SET TASK
Write out every entry exactly as it appears.

··· INFORMATION PROVIDED ···

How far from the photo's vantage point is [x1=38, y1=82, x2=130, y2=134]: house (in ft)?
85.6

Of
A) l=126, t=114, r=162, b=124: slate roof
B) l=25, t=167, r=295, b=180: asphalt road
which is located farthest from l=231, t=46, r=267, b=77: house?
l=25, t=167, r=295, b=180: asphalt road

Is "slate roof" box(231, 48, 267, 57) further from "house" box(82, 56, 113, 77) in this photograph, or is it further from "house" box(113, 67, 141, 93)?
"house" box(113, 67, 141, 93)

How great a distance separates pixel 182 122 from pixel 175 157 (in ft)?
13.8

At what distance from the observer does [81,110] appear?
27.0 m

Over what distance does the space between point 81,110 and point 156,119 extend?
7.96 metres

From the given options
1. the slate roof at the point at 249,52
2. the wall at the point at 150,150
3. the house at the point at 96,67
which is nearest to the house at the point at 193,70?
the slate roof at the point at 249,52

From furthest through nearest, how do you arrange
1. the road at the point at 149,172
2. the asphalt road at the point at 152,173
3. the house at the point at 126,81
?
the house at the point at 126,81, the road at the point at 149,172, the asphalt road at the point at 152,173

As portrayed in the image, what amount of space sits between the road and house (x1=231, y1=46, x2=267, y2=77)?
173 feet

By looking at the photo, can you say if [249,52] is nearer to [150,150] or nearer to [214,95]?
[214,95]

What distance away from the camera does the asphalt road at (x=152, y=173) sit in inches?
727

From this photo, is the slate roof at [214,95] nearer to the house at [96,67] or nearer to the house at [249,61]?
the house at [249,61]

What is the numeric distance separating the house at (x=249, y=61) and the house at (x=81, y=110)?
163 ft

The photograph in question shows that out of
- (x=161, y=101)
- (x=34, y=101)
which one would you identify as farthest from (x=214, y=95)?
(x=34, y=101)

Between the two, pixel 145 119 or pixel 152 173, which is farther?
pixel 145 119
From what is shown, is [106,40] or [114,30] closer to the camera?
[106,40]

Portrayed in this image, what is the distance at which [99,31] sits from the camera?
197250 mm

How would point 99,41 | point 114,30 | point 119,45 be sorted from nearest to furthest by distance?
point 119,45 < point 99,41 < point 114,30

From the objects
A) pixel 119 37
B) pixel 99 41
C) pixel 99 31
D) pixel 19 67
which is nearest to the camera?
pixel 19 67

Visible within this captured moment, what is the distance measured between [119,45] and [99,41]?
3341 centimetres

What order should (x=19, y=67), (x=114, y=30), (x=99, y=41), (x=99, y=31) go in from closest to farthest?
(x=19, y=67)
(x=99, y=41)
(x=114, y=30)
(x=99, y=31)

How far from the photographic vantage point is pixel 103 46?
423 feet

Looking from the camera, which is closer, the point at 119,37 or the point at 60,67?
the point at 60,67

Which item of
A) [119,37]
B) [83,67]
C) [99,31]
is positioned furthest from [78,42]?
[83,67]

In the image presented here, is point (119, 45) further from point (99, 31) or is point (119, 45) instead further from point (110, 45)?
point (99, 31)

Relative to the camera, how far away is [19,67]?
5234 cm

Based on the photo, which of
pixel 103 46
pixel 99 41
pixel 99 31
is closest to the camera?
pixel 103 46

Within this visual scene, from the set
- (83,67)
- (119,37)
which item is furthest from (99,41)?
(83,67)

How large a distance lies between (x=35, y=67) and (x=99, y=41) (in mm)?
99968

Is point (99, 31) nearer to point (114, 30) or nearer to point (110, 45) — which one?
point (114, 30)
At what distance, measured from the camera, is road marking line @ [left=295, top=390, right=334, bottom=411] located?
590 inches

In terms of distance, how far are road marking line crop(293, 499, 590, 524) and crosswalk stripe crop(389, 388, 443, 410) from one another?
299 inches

···

SOLUTION FOR THIS EXERCISE
How far from the photo's vantage point is [x1=38, y1=82, x2=130, y2=134]: house (in ft)?
85.6

Of
A) l=126, t=114, r=162, b=124: slate roof
B) l=25, t=167, r=295, b=180: asphalt road
which is located farthest from l=231, t=46, r=267, b=77: house?
l=25, t=167, r=295, b=180: asphalt road

Is "slate roof" box(231, 48, 267, 57) further from "house" box(82, 56, 113, 77) in this photograph, or is it further from "house" box(113, 67, 141, 93)?
"house" box(113, 67, 141, 93)

How great a distance separates pixel 182 122 from pixel 175 157 (in ft)?
13.8

At what distance from the observer does [81,110] appear?
27.0 m

Over what distance does the space between point 81,110 and point 156,119 extend?
7.96 metres

From the given options
1. the slate roof at the point at 249,52
2. the wall at the point at 150,150
3. the house at the point at 96,67
which is nearest to the house at the point at 193,70?
the slate roof at the point at 249,52

From furthest through nearest, how do you arrange
1. the road at the point at 149,172
2. the asphalt road at the point at 152,173
3. the house at the point at 126,81
?
the house at the point at 126,81, the road at the point at 149,172, the asphalt road at the point at 152,173

As portrayed in the image, what amount of space sits between the road and house (x1=231, y1=46, x2=267, y2=77)?
173 feet

By looking at the photo, can you say if [249,52] is nearer to [150,150] or nearer to [214,95]?
[214,95]

What distance away from the camera does the asphalt road at (x=152, y=173) sit in inches?
727

From this photo, is the slate roof at [214,95] nearer to the house at [96,67] or nearer to the house at [249,61]?
the house at [249,61]

What is the numeric distance separating the house at (x=249, y=61) and the house at (x=81, y=110)?
163 ft

The photograph in question shows that out of
- (x=161, y=101)
- (x=34, y=101)
which one would you identify as farthest from (x=214, y=95)?
(x=34, y=101)

Between the two, pixel 145 119 or pixel 152 173, which is farther?
pixel 145 119
From what is shown, is [106,40] or [114,30] closer to the camera?
[106,40]

Portrayed in this image, what is the distance at which [99,31] sits from the camera?
197250 mm

How would point 99,41 | point 114,30 | point 119,45 be sorted from nearest to furthest by distance?
point 119,45 < point 99,41 < point 114,30

From the objects
A) pixel 119 37
B) pixel 99 41
C) pixel 99 31
D) pixel 19 67
which is nearest to the camera?
pixel 19 67

Visible within this captured moment, what is the distance measured between [119,45] and [99,41]?
3341 centimetres

What order should (x=19, y=67), (x=114, y=30), (x=99, y=41), (x=99, y=31) go in from closest to farthest?
(x=19, y=67)
(x=99, y=41)
(x=114, y=30)
(x=99, y=31)

How far from the photographic vantage point is pixel 103 46?
423 feet

Looking from the camera, which is closer, the point at 119,37 or the point at 60,67?
the point at 60,67

Which item of
A) [119,37]
B) [83,67]
C) [99,31]
is positioned furthest from [78,42]?
[83,67]

In the image presented here, is point (119, 45) further from point (99, 31) or is point (119, 45) instead further from point (110, 45)?
point (99, 31)

Relative to the camera, how far away is [19,67]?
5234 cm

Based on the photo, which of
pixel 103 46
pixel 99 41
pixel 99 31
is closest to the camera?
pixel 103 46

Within this visual scene, from the set
- (83,67)
- (119,37)
which item is furthest from (99,41)?
(83,67)

How large a distance lies between (x=35, y=67) and (x=99, y=41) (in mm)?
99968

Is point (99, 31) nearer to point (114, 30) or nearer to point (110, 45) — which one?
point (114, 30)
At what distance, measured from the camera, is road marking line @ [left=295, top=390, right=334, bottom=411] located?
590 inches

In terms of distance, how far are road marking line crop(293, 499, 590, 524) and crosswalk stripe crop(389, 388, 443, 410) from one another?
299 inches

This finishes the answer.